The new Apple iPhone will be using fingerprint technology for authentication, a new major technology that could give Silicon Valley a leap in big markets.

The high-end smartphone may have bigger storage room, faster chip, improved camera abilities, longer battery life, and the most anticipated fingerprint technology and promises from Apple to provide easy yet secured authentication of users' identities.

Maynard Um, an analyst for Wells Fargo told USA Today, “Everyone is looking at what this new phone can do, and one of the key things is fingerprint authentication. People are underestimating what this technology can do.”

At first, iPhone will likely have the fingerprint technology close to the home button, as that is the first part of the screen users touch when they open their phones. After the verification of the identity through fingerprinting, the full display will automatically show.

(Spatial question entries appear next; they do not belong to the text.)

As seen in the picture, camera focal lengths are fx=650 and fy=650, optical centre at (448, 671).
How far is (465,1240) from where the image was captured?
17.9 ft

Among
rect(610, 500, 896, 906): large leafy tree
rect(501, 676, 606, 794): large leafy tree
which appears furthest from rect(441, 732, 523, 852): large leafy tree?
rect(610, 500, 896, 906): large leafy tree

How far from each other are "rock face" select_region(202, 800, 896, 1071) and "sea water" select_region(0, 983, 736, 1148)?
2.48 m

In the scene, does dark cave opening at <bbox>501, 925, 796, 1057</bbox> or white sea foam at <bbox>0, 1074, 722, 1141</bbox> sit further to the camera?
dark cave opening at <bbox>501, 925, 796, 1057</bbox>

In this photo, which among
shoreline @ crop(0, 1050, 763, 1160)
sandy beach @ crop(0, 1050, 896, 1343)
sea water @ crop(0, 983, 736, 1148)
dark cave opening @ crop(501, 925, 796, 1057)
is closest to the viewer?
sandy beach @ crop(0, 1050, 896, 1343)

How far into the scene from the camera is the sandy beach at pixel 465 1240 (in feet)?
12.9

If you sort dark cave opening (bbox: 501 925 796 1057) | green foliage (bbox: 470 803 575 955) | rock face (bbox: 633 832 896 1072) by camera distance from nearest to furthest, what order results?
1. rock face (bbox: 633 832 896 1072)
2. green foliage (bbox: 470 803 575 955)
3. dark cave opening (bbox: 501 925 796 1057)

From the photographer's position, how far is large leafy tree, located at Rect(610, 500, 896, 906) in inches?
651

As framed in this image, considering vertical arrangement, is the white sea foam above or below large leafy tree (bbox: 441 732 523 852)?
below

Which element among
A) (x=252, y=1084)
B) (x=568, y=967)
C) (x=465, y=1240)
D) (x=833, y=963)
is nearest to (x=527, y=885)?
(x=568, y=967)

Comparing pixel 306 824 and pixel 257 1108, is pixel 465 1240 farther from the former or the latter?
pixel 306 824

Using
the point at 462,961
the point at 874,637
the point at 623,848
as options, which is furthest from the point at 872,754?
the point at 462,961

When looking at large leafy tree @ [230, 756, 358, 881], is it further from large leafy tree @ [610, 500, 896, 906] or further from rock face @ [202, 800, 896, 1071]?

Identifying users via fingerprinting is much safer compared to PINs and patterns, thus this technology could help Apple expand in areas like enterprise computing and mobile payments, which demand the highest level of security, said Um and others.

David Marcus, president of Paypal, said, "Within the next two years the vast majority of high-end smartphones will have biometrics and mainly fingerprint logins. It's going to be very useful for payments."

Paypal helped launch the Fast Identity Online (FIDO) Alliance which is developing common, open norms for the use of fingerprints and other biometrics to recognize users.

Technologies like those may make smartphones into a truly safe way to pay, says UM. With the success of the fingerprint technology, Sebastian Taveau – chief technology officer of Validity Sensor -- said that Banks and other payment companies may consider developing apps for iPhone.

Validity Sensors is one of the few independent fingerprint authentication companies aside from Authentec, which was acquired by Apple in 2012 for $356 million.